**必須課題:**
**A)** 岩沢重夫の略歴によると、1951年に日展で初入選した作品は何ですか？
**B)** 岩沢重夫の略歴を、最後の項目の後から続けてください。

**出典抜粋:**
◇ ◇ ◇ ◇ ◇

買取品目絵画 日本画
岩沢 重夫
- 1927年
- 現在の大分県日田市豆田町に生まれる。
- 1944年
- 14歳の時に真珠湾攻撃が勃発、父親の勧めで17歳にして自ら入隊を志願。終戦までの1年5ヶ月の間に滋賀県で訓練を受けた後、盛岡、福生、万世、横田と日本各地を転々と移動。中でも鹿児島県の万世飛行場という特攻基地に配属されたことが、その後の人生を大きく左右することとなる。ここで岩澤重夫は、教官助手を務め、偶然にも戦闘機のマニュアルを手書きで制作する係を務めることとなった。「絵が得意だったので終戦まで自分には、特攻命令が出なかった。沖縄の海に消えていった友人のために、自分は絵を描くことを神様に命じられたのだ」と後に伝記本に記している。
- 1947年
- 京都市立美術専門学校に入学。
- 1951年
- 「芥子」が日展に初入選を果たす。
- 1954年
- 独学で制作を続けていたのだが、限界を感じ意を決して堂本印象(1891年-1975年)率いる東丘社に入塾する。

◇ ◇ ◇ ◇ ◇

**データセットのエントリ:**

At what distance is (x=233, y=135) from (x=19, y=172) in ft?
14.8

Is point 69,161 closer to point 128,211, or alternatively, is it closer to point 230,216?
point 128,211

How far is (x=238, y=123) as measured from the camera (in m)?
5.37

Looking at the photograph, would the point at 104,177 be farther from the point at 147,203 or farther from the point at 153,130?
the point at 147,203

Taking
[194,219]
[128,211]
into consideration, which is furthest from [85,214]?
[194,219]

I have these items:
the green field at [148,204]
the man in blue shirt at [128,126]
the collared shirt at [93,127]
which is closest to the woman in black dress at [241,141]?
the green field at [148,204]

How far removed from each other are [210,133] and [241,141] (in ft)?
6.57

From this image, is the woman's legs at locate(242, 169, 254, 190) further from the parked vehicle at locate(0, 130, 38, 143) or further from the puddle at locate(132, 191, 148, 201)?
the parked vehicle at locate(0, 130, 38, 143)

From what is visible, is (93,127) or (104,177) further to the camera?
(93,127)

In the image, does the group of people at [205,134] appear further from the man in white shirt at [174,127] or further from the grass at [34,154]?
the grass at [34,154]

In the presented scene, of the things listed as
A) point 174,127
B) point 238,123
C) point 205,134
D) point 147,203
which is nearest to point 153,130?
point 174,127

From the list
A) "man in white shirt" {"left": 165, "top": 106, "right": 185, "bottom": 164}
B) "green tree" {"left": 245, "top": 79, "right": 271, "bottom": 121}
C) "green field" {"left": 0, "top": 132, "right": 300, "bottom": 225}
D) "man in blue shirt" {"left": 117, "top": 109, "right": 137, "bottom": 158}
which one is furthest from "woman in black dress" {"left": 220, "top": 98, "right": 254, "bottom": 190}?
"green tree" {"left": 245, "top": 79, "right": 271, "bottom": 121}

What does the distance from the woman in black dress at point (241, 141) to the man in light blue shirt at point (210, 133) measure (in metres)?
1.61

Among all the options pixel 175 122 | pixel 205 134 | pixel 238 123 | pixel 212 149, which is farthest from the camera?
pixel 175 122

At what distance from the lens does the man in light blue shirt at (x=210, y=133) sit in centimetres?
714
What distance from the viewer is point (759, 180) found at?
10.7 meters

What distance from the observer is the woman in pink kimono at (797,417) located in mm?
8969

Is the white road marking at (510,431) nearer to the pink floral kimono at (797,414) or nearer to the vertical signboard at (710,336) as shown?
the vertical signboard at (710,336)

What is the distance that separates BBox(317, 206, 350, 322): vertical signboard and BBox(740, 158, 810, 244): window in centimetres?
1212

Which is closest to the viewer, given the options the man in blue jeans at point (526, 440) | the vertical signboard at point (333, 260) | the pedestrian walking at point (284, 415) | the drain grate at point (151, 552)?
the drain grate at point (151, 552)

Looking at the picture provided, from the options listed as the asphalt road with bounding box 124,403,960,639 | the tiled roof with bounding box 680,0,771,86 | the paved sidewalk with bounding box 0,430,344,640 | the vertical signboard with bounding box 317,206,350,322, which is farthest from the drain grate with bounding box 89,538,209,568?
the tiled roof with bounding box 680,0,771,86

◇ ◇ ◇ ◇ ◇

**課題別解答:**
**A)** 「芥子」です。

**B)**
- 1955年
- 師匠の勧めで印象の姪にあたる三輪蓉子と結婚。親の反対を押し切って作家活動を始め、望みの綱を模索していた青年画家にとって願ってもない良縁だった。とはいえ、このころは作家としての収入などほとんどなく、仕事は新聞の挿絵や幼稚園の絵画教室の講師くらいで、満足な食事ができるはずもない日々を過ごしていた。
- 1957年
- 京都市消防局の月刊誌の表紙やパンフレットなどの原画を制作することとなり、毎月仕事が継続するようになる。その後「みんなで文化財を火災から守ろう」という仏画のポスターを長年制作するなど、京都市消防局との仕事が50年間続くことになる。またこの年は、左京区松ヶ崎に小さな中古住宅を購入。
- 1960年
- 「葦のある沼」が京都市展で京都市長賞、「河岸」(日田市蔵)が関西総合展で第一席、「堰」(京都府立総合資料館蔵<京都文化博物館管理>)が新日展で特選・白寿賞という慌ただしくも京都の日本画業界でようやく新人として頭角を表す節目の年となる。
- 1961年
- 33歳でようやく日展特選を受賞した翌年は、無鑑査出品として初めて大分の九重連山を描き「晨暉」(大分市美術館蔵)が再び新日展特選となる。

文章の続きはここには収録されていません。